The example of Dermochelys migrating was not put forward to indicate
metabolic similarity between mammals and reptiles. It seems not
sequitur that a similar response, as migration in this case, indicates
a similar metabolism (although it may indicate similarity in activity,
at least that required for migrating), as in the example of
Dermochelys, for it has quite a lower resting metabolism than mammals.
I put forward that example because of being under the impression that
you suggested Gregory Paul required to hypothesize a similar
metabolism for Mesozoic marine reptiles and mammals to dismiss the
evidence from Mesozoic marine reptiles in northern latitudes, while he
was supporting no ectotherm reaches the northern slope.

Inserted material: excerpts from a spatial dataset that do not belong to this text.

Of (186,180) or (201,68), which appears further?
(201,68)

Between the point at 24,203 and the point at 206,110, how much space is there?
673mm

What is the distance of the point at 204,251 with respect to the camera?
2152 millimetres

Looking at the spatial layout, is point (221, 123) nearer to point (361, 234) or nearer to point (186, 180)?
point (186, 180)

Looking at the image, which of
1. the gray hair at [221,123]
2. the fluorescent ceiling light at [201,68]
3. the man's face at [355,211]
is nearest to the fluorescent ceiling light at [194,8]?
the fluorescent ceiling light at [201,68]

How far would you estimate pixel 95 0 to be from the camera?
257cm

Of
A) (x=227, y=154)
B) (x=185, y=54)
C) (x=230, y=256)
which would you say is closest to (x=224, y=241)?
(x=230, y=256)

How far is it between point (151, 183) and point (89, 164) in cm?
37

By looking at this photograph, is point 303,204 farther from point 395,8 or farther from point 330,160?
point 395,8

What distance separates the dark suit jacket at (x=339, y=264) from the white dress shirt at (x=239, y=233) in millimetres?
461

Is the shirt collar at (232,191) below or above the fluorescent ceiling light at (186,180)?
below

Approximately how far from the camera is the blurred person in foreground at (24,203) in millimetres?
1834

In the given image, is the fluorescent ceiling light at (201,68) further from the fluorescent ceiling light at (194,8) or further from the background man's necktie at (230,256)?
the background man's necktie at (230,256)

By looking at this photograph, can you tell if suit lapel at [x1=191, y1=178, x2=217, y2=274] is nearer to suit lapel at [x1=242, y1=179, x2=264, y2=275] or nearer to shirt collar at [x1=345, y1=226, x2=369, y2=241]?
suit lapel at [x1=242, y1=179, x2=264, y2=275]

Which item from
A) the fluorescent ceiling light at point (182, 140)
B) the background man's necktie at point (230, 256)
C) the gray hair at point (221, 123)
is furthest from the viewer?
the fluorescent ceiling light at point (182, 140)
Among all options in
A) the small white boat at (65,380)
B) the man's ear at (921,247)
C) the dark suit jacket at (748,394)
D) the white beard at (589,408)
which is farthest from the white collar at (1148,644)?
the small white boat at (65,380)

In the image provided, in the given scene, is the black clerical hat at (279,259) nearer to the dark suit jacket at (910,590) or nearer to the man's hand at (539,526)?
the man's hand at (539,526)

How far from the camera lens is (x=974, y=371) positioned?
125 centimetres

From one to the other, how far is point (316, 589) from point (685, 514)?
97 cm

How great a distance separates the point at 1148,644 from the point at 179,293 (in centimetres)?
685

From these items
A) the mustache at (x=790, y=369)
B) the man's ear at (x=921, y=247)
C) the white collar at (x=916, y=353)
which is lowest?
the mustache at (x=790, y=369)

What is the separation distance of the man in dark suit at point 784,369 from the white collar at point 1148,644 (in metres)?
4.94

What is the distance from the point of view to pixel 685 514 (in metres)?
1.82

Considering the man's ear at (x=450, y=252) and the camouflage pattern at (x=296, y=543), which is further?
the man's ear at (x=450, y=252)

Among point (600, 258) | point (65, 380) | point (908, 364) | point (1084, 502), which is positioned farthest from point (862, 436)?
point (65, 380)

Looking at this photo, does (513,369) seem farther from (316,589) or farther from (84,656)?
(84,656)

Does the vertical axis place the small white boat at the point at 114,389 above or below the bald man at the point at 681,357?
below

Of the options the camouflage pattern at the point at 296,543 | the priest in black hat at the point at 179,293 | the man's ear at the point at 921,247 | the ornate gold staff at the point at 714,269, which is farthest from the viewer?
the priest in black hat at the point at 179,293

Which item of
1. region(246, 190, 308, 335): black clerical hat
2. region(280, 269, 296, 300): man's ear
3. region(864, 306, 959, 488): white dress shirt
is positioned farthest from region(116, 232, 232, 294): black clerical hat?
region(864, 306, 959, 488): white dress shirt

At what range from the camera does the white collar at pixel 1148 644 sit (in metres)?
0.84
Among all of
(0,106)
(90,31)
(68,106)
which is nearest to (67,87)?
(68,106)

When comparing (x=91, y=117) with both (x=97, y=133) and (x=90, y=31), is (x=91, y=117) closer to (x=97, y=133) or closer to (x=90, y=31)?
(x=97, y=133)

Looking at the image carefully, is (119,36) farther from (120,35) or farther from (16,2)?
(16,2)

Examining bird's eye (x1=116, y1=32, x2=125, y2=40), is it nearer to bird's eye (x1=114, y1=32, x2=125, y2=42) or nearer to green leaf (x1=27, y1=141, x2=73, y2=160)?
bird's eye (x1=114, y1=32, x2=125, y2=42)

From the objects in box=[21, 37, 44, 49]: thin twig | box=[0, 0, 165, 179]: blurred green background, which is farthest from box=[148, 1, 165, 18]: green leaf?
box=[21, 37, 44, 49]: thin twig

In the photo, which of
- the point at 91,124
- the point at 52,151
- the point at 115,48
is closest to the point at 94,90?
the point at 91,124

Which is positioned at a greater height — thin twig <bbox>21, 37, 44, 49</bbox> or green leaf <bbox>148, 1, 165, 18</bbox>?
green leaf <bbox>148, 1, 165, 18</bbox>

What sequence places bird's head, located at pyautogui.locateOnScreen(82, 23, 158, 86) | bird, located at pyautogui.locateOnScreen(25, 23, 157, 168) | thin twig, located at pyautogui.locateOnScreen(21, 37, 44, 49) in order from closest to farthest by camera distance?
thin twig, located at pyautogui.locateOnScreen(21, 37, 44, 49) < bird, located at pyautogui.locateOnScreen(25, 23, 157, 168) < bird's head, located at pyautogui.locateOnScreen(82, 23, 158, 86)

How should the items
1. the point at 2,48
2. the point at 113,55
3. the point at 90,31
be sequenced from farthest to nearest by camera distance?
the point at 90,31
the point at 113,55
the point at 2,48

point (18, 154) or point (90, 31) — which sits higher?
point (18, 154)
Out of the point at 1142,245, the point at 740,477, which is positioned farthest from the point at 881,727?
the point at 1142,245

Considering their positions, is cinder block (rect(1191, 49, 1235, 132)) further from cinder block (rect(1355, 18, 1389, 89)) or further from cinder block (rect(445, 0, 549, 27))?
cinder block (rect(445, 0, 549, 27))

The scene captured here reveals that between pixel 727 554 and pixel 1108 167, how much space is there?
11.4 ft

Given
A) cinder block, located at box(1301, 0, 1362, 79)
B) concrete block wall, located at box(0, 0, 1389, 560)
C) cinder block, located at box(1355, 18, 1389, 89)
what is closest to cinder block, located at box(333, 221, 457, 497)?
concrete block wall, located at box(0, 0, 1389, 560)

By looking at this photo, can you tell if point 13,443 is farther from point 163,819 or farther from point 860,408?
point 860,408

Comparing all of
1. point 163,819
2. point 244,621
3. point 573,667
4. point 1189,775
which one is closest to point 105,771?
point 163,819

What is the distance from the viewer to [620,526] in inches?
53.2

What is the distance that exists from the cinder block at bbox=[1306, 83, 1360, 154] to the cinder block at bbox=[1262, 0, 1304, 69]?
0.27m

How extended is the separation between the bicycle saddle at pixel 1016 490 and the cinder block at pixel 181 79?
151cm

>    I am also certain that the hot air I spew here is tempered by the fact of 
> missing information: we are not so fully well-sampled that we can make such 
> bald assertions without being vulnerable to attack... Greg Paul is relying on 
> the fact that we lack the distribution of fossils to assert that we are 
> correctly sampling the fauna in order to constrain our theories to fit. This 
> is easily assailable because it's reflected by sampling biases. Supporting a 
> sampling vacuum as a reflection of the real faunal record does us no good.
>
I do not agree too much. While you are right that his hypotheses may
not be true, we always base our hypothesis on the information
currently available, do not wait till all the information possible is
available to reconstruct the more likely scenarios. So knowledge is
perfectible, yes, but thanks to this, we can use our recently
generated theorization (if logical) for application, or, more
basically, to test. If scientists find only a skull, they start
theorizing about its phylogenetic relationships, instead of waiting
until the rest of the skeleton is found to be sure it does not
contradict (which it may conceivably do) the relationships they
inferred from the skull. After all, most of our phylogenetic
hypotheses can turn out to be wrong when new specimens (thus
information) appears or when some brilliant dude recognizes new
characters. Even functional hypotheses may conceivably be challenged
by new information. I do not think either that we need to hypothesize
the sampling is enough to propose hypotheses: how would we be sure
sampling is enough, if conceivably we may never know the actual
original diversity of an ecosystem now associated in a fossil site?
What we are left with, in my view, is that Gregory Paul's hypothesis
of faunal composition is the one requiring less ad-hoc hypotheses
(hypotheses of presence of taxa) and thus, the most parsimonious, even
if not certain, and thus, should be the most favoured.